The JCT Design and Build Contract 2011
In contrast to its sister contract, the JCT Design and Build Contract 2011 does not expressly deal with the question of programme information. This approach is largely appropriate, given the nature of works carried out by way of design and build and the flexibility as to programming allowed for as a result. However, the employer may still need access to programme information to assess extensions of time, and contractual requirements should therefore be included to address the points set out above.
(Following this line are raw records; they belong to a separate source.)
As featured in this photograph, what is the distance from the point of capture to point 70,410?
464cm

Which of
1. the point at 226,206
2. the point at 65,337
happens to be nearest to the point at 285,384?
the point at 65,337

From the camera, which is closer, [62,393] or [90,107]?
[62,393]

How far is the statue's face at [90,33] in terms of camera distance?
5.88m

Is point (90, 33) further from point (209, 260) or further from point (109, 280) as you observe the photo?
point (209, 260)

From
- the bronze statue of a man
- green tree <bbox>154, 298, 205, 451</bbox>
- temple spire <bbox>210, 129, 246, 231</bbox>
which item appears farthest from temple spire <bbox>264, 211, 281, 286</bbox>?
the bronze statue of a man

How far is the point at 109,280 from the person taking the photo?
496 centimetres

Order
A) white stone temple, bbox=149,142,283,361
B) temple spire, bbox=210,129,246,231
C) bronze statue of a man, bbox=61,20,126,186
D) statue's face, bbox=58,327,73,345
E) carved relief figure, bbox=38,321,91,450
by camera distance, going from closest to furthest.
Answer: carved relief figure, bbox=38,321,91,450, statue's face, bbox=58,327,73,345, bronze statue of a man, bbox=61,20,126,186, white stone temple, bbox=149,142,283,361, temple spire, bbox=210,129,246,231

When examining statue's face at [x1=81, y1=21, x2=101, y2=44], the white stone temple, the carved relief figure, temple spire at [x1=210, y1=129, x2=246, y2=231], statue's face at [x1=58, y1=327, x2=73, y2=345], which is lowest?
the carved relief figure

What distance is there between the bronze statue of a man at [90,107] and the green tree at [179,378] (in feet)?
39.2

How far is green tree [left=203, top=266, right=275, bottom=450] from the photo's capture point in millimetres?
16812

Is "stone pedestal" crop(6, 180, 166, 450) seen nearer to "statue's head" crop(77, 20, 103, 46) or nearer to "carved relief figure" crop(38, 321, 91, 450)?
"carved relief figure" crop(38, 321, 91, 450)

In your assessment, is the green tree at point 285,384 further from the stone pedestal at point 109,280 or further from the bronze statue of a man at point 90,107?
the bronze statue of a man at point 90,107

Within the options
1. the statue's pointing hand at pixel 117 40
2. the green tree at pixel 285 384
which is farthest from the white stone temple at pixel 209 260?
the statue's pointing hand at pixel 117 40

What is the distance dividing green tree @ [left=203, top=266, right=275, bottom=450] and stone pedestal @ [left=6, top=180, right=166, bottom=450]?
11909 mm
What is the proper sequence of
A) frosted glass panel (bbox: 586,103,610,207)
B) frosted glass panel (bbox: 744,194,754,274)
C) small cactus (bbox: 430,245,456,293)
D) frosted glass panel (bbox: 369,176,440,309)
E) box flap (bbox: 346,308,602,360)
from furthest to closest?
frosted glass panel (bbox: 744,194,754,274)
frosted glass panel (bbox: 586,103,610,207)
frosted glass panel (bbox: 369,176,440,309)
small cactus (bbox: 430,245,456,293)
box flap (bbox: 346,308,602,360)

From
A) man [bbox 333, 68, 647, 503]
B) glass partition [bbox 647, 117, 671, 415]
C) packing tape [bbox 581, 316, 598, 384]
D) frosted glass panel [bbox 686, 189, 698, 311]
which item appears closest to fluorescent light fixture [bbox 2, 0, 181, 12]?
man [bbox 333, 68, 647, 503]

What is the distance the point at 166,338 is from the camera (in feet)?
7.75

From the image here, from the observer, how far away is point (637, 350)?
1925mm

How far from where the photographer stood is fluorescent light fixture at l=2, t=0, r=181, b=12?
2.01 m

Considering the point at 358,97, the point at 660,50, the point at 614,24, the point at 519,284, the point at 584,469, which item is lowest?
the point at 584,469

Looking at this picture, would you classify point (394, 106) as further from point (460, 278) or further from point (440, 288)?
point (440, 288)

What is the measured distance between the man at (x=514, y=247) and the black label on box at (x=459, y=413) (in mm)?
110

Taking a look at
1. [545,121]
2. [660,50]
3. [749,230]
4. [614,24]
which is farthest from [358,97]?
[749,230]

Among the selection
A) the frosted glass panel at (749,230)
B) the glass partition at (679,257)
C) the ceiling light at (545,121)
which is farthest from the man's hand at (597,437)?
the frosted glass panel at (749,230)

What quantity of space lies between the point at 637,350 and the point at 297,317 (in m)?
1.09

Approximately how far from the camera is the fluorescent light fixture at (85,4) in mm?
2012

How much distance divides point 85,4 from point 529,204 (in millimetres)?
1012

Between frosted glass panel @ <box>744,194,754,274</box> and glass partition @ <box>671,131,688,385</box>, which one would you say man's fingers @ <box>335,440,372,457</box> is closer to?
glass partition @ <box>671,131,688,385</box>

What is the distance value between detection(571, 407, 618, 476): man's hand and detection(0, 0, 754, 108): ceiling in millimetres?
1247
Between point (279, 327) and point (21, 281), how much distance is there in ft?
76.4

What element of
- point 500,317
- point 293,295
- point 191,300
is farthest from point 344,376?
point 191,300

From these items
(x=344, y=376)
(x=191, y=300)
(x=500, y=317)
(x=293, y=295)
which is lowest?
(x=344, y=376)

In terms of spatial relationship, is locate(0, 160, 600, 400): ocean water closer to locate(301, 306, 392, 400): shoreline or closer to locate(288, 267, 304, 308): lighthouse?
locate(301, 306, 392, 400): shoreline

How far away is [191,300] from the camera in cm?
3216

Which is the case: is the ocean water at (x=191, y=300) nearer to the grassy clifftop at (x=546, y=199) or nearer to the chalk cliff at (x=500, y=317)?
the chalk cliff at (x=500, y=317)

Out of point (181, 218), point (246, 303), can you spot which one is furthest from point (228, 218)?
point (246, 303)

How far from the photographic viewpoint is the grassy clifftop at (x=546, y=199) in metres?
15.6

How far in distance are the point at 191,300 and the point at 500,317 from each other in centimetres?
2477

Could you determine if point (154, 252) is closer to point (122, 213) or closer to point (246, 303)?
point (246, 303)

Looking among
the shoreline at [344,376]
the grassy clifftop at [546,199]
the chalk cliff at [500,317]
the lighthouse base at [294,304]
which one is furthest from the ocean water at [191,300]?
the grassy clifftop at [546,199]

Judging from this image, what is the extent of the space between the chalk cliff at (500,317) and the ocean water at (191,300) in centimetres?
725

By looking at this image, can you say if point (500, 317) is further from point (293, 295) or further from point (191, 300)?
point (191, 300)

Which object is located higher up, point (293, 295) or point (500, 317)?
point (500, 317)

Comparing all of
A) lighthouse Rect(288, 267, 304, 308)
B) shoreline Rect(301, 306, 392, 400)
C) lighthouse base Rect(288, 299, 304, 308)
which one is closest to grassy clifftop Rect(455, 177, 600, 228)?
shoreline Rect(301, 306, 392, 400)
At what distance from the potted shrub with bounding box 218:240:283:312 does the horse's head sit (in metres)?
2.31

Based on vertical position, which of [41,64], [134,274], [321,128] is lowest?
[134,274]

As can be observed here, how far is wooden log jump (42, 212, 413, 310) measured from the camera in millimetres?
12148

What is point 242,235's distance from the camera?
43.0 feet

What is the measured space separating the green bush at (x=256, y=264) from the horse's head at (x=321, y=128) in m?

Furthermore, in the event of a disagreement arising between the parties, joint access to the contractor’s programmes may, as discussed above, be the most expeditious and forensic way of resolving this.
As with the JCT Standard Building Contract though, many of these requirements can be (and, arguably, should be, given the nature of the information involved) incorporated in the technical parts of the Contract Documents (with the most appropriate location being in the Employer’s Requirements) without any amendment to the terms of the Conditions being required.
It is essential to ensure that the requirements dealing with the use of programme information for assessment of extension of time applications and resolving disputes are addressed in the building contract. The contractor may feel that the terms outlined above represent an intrusive attempt to look into his underlying management of the works, but the benefits to both parties in fully transparent programme information must ultimately come to be regarded as outweighing this concern.
In light of this, the mechanisms provided for in the two JCT contracts considered above provide pragmatic and unfussy drafting approaches to this point, although they will only be of real benefit to the parties if the relevant technical parts of the Contract Document provide the detail required and dovetail with the drafting of the Conditions.
Note: Blog posts are the views of the author(s), and do not necessarily represent the views of JCT.